Bei unserer ausführlichen Testfahrt nahmen wir das relativ dezente Klingeln allerdings gerne in Kauf. Die Möglichkeit, sich an einem Tag Strafzettel aus gleich sechs Ländern einzufangen, erschien dann doch nicht wirklich erstrebenswert. Womit wir endlich beim Fahren wären, in einem Ioniq 6 der neuen Ausstattungsversion N Line, die optisch dem demnächst startenden Kraftsportler Ioniq 6 N nachempfunden ist. Der Startpunkt: Krakau in Polen. Das Ziel: Zagreb in Kroatien. Und dazwischen noch Tschechien, Slowakei, Österreich und Ungarn.
Kälte reduziert Reichweite
Erste eindrucksvolle Erfahrung in der zwei Grad kalten Hoteltiefgarage in Krakau: Statt der unter Idealbedingungen ermittelten 680-Kilometer-Reichweite laut WLTP-Norm zeigte das Zentralinstrument gerade mal 329 Kilometer an. Schon eine krasse Differenz. Aber eben die physikalische Realität, wie sich auf den gesamten gut 830 Kilometern quer durchs östliche Europa mit erfreulich unkomplizierten Grenzübergängen bei Temperaturen um den Gefrierpunkt zeigte.
Die entscheidende Frage: Wie oft würden wir bis zur Ankunft im fernen Zagreb mit dem eleganten Stromgleiter eine Ladestation anpeilen müssen? Dreimal, viermal – oder vielleicht noch öfter, trotz des 84-kWh-Akkus? Und: Würde der ambitionierte Ein-Tages-Trip überhaupt klappen?

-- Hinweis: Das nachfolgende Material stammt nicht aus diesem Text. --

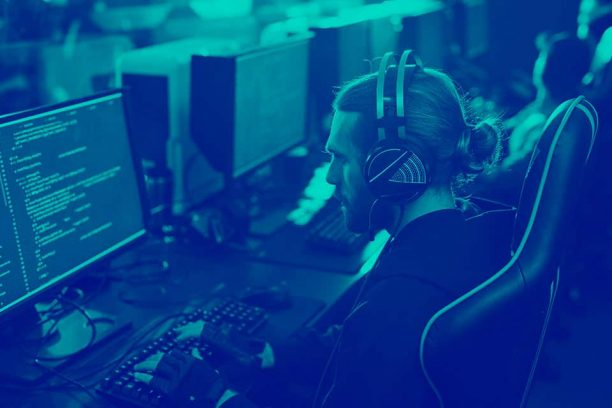 Blueprints Unreal: crea videojuegos de forma visual y fácil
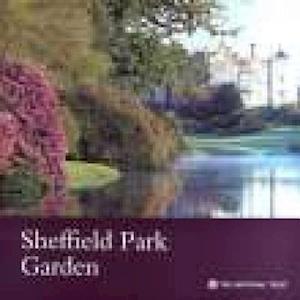 Sheffield Parks & Gardens af Oliver Garnett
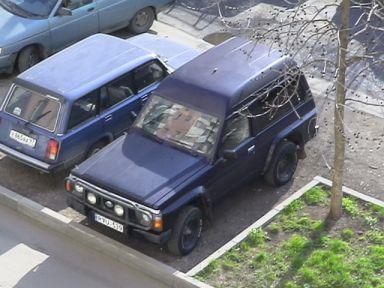 Nissan Patrol, 1989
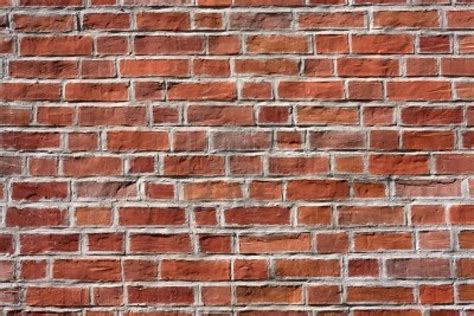 brick wallpaper pinterest pin brick wallpaper rooms pictures on pinterest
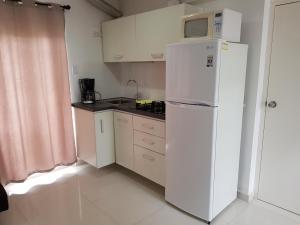 Bubali Villa & Apartments, Appartamenti  Palm-Eagle Beach - big - 13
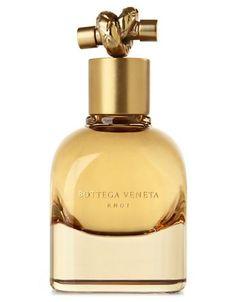 Bottega Veneta Bottega Veneta Knot 2.5oz Eau de Parfum Women's  2.5 oz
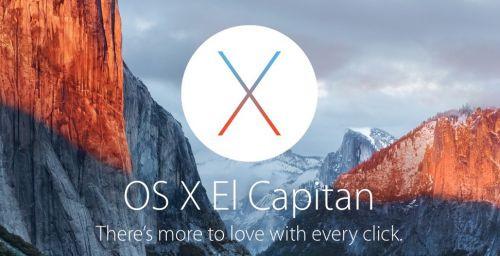 OS X EL Capitan İle Gelen Tüm Yenilikler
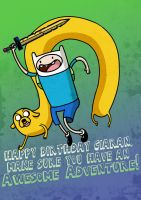 Birthday Adventure Time by Rathan-Marxx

Als deutscher Autofahrer setzt man ja automatisch keine übergroßen Erwartungen in ein eng geknüpftes Ladenetz in diesen Regionen.

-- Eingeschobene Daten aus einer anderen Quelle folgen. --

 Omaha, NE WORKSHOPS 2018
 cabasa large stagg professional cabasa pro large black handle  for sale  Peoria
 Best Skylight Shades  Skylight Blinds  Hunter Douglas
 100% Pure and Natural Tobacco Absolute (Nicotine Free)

Schon die ersten Kilometer in Richtung tschechischer Grenze zerstreuten die Hoffnung, dass angesichts der klimatischen Bedingungen der Normverbrauchswert von 17,5 kWh je 100 Kilometer auch nur ansatzweise zu schaffen sein würde – nicht mal mit „warmgefahrener“ Batterie und mit deutlicher Zurückhaltung am Fahrpedal im Eco-Modus.
Verbrauch von 22,6 kWh
Nach den ersten 100 Kilometern hatte sich die Verbrauchsanzeige auf 22,6 kWh eingependelt, die Reichweite war auf 238 Kilometer gesunken und der Akkustand auf 60 Prozent. Ganz schön viel Stromdurst für ein Fahrzeug, das wegen seiner ausgefeilten Aerodynamik als extrem sparsam bekannt ist. Zur Einordnung: Die von uns im Hochsommer 2023 gefahrene Version mit Heckantrieb kam auf einen Testverbrauch von gerade mal 15,8 kWh/100 km.
Die erste Ladestation steuerten wir kurz darauf mit nicht vorkonditionierter Batterie an. Die Folge: Mehr als rund 60 kW ließ sich der Stromspender nicht einflößen, trotz der um 20 auf jetzt 260 kW erhöhten Maximal-Ladeleistung. Die gezapften 9,5 kWh ließen den Akkustand in knapp elfeinhalb Minuten immerhin auf 69 Prozent ansteigen. Genug für die nächste Etappe.
Sie führte über eine Bergstrecke mit festgefahrener Schneedecke, die der Sechser aus Korea auch dank seines Allradantriebs völlig unbeeindruckt absolvierte. Beim nächsten Tankstopp an einem Ionity-Schnelllader in der Slowakei mit vorgewärmtem Akku wurden in gut 20 Minuten 30,9 kWh gebunkert. Dieser zweite Nachschlag reichte dann für die Fahrt bis zum Mittagsstopp im Ionity-Ladepark im österreichischen Parndorf, der nach exakt 488,4 Kilometern mit 57 Kilometern Restreichweite und einem Akkustand von 18 Prozent erreicht wurde. Der Durchschnittsverbrauch bis dahin: 23,4 kWh/100 km.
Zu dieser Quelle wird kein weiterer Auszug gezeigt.